2020年4月4日土曜日

羽田空港の新しいルート

杉江弘さんの講演/インタビュー動画

まえおき

問題は北から羽田空港への侵入ルートが世界の他の空港では例のない急な進入角度3.45度であること、それはまるで落下するジェットコースターのようです、と杉江さんはいう。2本のルートのうち西側の1本が横田空域を通過するため、そのルートが米軍から横田空域を通過する高度を米軍機の演習に支障がないように、約1100メートル(3800フィート)以上のルートをとるように米軍から求められた(まさに安保条約と地位協定の問題)。しかし主権をアメリカに奪われている横田空域の問題を隠すために国土交通省は、ルート下の住民の騒音被害をできるだけ少なくするためとウソの説明をした。騒音問題の専門家に聞くと、そうしても低減効果は1.3デシベル程度で、人間の耳では違いを感知できないという。もう1本の東側のルートは横田空域を通らないので世界の他の空港と同様な3度以下の進入角度にできるが、そうすると騒音被害という理由のウソがばれるので、2本のルートとも同じ進入角度にした。大型航空機はスピードを下げるのが大変で、急角度の進入は着陸時にしりもち事故など重大事故を起こしやすいそうだ。

航空機の整備をしっかり行うと経費が嵩んで経営が成り立たないので、民間の航空機は飛行中に部品の落下事故を起こすのはある程度はやむを得ない。海上を飛行しているときには落下してもさして問題にならないが、都市上空を飛行するときには住民に大きな被害を与えてしまう。部品の落下事故の多くは飛行機の離陸時と着陸時に起こる。離着陸時には飛行機のエンジンをふかすのでその振動で部品がはがれ落ちる、と杉江さんはいう。

要するに、部品落下事故を避けるために都市上空の飛行はできるだけ避けなければならないし、さらに急角度の進入は事故を起こしやすく、都市で墜落事故が懸念される、ということだ。

杉江さん曰く、そもそも郊外に移した国際空港を再び都市部に戻すのは日本だけ。世界のトレンドに逆行します。羽田の再国際化は外圧ではなく、あくまで日本政府の意向です。カジノ誘致に新滑走路建設と利権の噂も絶えない中(*)、なし崩しの航空行政は許されません。

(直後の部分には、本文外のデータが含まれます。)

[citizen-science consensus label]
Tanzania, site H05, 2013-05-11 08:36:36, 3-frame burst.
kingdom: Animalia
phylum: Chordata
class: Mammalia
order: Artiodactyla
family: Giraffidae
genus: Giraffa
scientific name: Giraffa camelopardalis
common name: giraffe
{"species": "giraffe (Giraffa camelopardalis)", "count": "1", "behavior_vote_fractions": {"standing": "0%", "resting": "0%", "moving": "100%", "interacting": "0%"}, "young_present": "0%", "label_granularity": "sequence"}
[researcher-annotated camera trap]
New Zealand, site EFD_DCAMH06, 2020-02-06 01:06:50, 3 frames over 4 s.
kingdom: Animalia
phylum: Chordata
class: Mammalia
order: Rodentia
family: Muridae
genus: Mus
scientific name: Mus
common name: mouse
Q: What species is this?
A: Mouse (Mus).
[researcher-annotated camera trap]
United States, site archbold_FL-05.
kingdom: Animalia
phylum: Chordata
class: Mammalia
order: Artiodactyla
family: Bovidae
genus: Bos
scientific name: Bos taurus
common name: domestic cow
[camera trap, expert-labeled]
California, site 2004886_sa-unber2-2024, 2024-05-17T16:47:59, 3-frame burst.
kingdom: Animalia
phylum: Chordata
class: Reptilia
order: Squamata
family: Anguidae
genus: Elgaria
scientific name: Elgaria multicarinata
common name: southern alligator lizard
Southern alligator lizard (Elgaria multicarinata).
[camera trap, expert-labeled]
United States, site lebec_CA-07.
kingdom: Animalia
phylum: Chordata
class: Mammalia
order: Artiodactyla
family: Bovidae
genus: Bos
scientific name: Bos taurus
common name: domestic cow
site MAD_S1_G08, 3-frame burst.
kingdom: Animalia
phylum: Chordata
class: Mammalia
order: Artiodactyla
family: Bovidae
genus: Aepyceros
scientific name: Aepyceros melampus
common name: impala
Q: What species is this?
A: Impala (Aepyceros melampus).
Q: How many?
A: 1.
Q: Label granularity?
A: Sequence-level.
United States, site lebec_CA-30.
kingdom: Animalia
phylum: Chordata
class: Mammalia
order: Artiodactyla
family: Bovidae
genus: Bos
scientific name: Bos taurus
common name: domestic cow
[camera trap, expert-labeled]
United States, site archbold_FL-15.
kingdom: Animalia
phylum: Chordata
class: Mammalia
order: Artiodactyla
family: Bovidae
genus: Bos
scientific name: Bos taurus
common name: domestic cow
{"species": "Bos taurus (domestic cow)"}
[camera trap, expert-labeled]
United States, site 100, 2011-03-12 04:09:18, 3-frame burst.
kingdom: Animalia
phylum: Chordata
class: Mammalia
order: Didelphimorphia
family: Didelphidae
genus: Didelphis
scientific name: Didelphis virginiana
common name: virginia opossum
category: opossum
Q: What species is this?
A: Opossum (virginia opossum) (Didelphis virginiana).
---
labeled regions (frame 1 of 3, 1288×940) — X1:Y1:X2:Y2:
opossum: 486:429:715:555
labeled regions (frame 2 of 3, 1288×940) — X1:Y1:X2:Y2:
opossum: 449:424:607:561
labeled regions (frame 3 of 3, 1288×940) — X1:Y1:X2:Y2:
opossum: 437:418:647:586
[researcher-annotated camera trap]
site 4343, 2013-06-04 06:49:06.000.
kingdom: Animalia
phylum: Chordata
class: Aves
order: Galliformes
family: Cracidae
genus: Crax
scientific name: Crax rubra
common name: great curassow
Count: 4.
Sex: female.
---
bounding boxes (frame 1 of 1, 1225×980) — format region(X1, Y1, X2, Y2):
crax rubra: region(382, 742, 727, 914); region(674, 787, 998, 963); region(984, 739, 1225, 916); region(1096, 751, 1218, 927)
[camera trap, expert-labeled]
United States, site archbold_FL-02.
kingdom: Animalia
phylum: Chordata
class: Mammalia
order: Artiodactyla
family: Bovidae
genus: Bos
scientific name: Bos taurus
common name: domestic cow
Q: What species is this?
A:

(*)どの国際空港から都市までのアクセスも時間がかかることは当たり前で、観光客もそれに不満を示したりはしない。ところがカジノの客はカジノだけが目的で来るので、空港からカジノ場までのアクセス時間がかかるのでは客を多く呼べない、そこで羽田空港の国際線を増やしてカジノの客を呼び込もうという魂胆なのだろう、と杉江さんは想像する。

朝日新聞の動画を見ると、旅客機が高層ビルの間を縫うように羽田空港に向けて高度を下げているようだ。